7. He foretels the judgments which should come upon the people of Israel for conforming to the worship which Jeroboam had established. If the blind lead the blind, both the blind leaders and the blind followers shall fall into the ditch. It is here foretold, 1 Kgs. 14:15; (1.) That they should never be easy, nor rightly settled in their land, but continually shaken like a reed in the water. After they left the house of David, the government never continued long in one family, but one undermined and destroyed another, which must needs occasion great disorders and disturbances among the people. (2.) That they should, ere long, be totally expelled out of their land, that good land, and given up to ruin, 1 Kgs. 14:16. This was fulfilled in the captivity of the ten tribes by the king of Assyria. Families and kingdoms are ruined by sin, ruined by the wickedness of the heads of them. Jeroboam did sin, and made Israel to sin. If great men do wickedly, they involve many others both in the guilt and in the snare; multitudes follow their pernicious ways. They go to hell with a long train, and their condemnation will be the more intolerable, for they must answer, not only for their own sins, but for the sins which others have been drawn into and kept in by their influence.

II. Jeroboam’s wife has nothing to say against the word of the Lord, but she goes home with a heavy heart to their house in Tirzah, a sweet delightful place, so the name signifies, famed for its beauty, Song 6:4. But death, which will stain its beauty and embitter all its delights, cannot be shut out from it.

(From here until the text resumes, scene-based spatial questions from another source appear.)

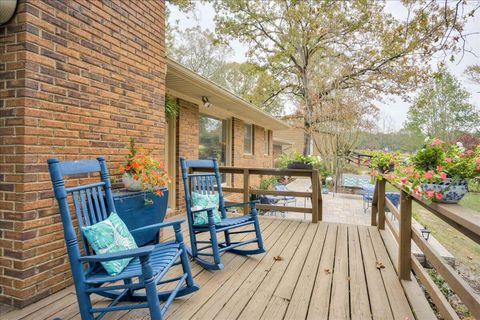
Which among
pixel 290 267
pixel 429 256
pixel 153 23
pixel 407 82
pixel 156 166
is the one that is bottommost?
pixel 290 267

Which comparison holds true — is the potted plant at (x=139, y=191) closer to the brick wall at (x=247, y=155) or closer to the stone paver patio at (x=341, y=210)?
the stone paver patio at (x=341, y=210)

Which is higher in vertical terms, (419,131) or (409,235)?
(419,131)

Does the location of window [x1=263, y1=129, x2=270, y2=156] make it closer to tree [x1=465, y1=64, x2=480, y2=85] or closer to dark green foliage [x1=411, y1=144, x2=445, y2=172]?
tree [x1=465, y1=64, x2=480, y2=85]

Hither she came, and here we leave her attending the funeral of her son, and expecting the fate of her family. 1. The child died (1 Kgs. 14:17), and justly did all Israel mourn, not only for the loss of so hopeful a prince, whom they were not worthy of, but because his death plucked up the flood-gates, and made a breach, at which an inundation of judgments broke in. 2. Jeroboam himself died soon after, 1 Kgs. 14:20. It is said (2 Chron. 13:20), The Lord struck him with some sore disease, so that he died miserably, when he had reigned twenty-two years, and left his crown to a son who lost it, and his life too, and all the lives of his family, within two years after. For a further account of him the reader is referred to the annals of his reign, drawn up by his own secretaries, or to the public records, like those in the Tower, called here, The Book or register, of the Chronicles of the Kings of Israel, to which recourse might then be had; but, not being divinely inspired, these records are long since lost.